— Start TEXT —

On Tue, Jan 7, 2014 at 4:08 AM, William Reade
<[email protected]> wrote:
> On Tue, Jan 7, 2014 at 6:37 AM, John Arbash Meinel <[email protected]>
> Actually setting up a closed environment, and seeing what breaks, is
> critical. Figuring out some of the broken bits in advance will help, for
> sure, but reality is our best teacher here.

Juju-QA has been discussing how to do this. The goal is to
setup/discover the recommended setup for proxying. We want to record
what wanted access to where. When tests fail we can report a
regression, or document a new requirement.

We don't know how to setup a closed-network cloud within canonistack,
such that CI can call juju bootstrap/deploy and always get machines
with limited networking. One possibility is to use the MaaS or
local/manual-provider where we cripple the network and setup the proxy
for one machine before using juju.

— End TEXT —
— Start EXTRACTED MATERIAL —

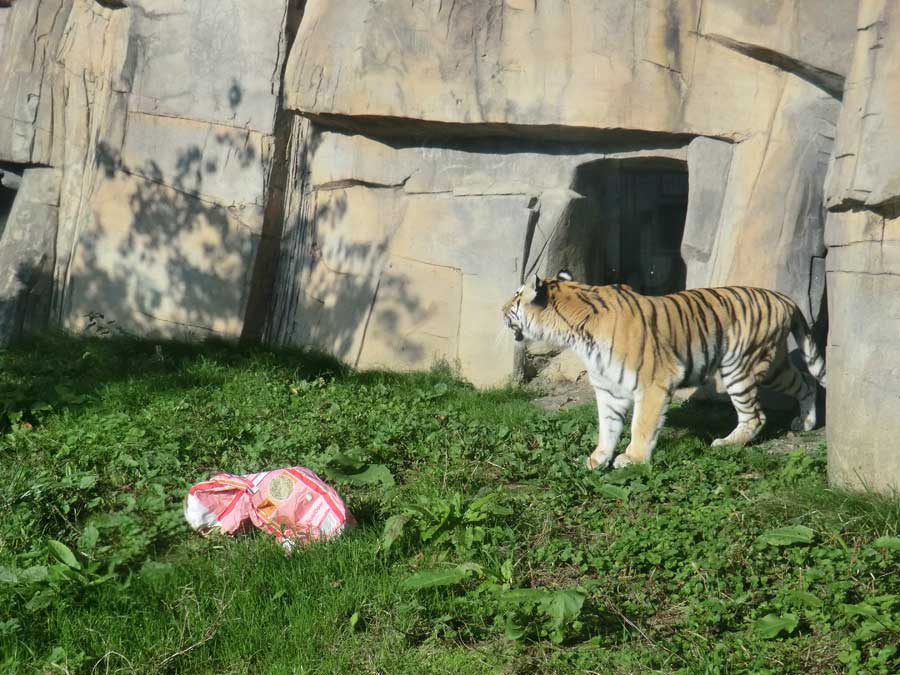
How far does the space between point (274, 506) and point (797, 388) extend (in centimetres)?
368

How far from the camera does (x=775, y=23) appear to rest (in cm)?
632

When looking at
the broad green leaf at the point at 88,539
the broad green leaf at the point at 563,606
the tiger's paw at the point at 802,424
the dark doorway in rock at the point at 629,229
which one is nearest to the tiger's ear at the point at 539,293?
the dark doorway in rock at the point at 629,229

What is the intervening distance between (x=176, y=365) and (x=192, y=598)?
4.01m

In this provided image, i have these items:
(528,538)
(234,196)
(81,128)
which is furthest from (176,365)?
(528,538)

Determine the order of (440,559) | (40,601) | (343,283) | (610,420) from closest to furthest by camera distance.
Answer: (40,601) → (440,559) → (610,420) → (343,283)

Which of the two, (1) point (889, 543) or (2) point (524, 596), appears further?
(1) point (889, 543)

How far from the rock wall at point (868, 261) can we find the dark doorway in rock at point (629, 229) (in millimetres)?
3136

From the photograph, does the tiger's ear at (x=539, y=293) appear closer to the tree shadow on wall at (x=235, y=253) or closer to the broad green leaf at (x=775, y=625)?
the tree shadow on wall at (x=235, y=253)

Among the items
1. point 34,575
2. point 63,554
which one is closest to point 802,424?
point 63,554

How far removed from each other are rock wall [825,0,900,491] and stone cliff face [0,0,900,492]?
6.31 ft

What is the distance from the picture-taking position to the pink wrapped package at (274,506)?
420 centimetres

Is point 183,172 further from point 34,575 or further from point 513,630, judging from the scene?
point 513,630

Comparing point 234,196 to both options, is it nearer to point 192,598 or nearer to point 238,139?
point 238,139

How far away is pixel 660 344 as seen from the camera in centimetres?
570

— End EXTRACTED MATERIAL —

Repeat word for word the passage of the email about closed-network testing starting at "Juju-QA has been" and ending at "a new requirement.". The records come from a source unrelated to the email about closed-network testing.

Juju-QA has been discussing how to do this. The goal is to
setup/discover the recommended setup for proxying. We want to record
what wanted access to where. When tests fail we can report a
regression, or document a new requirement.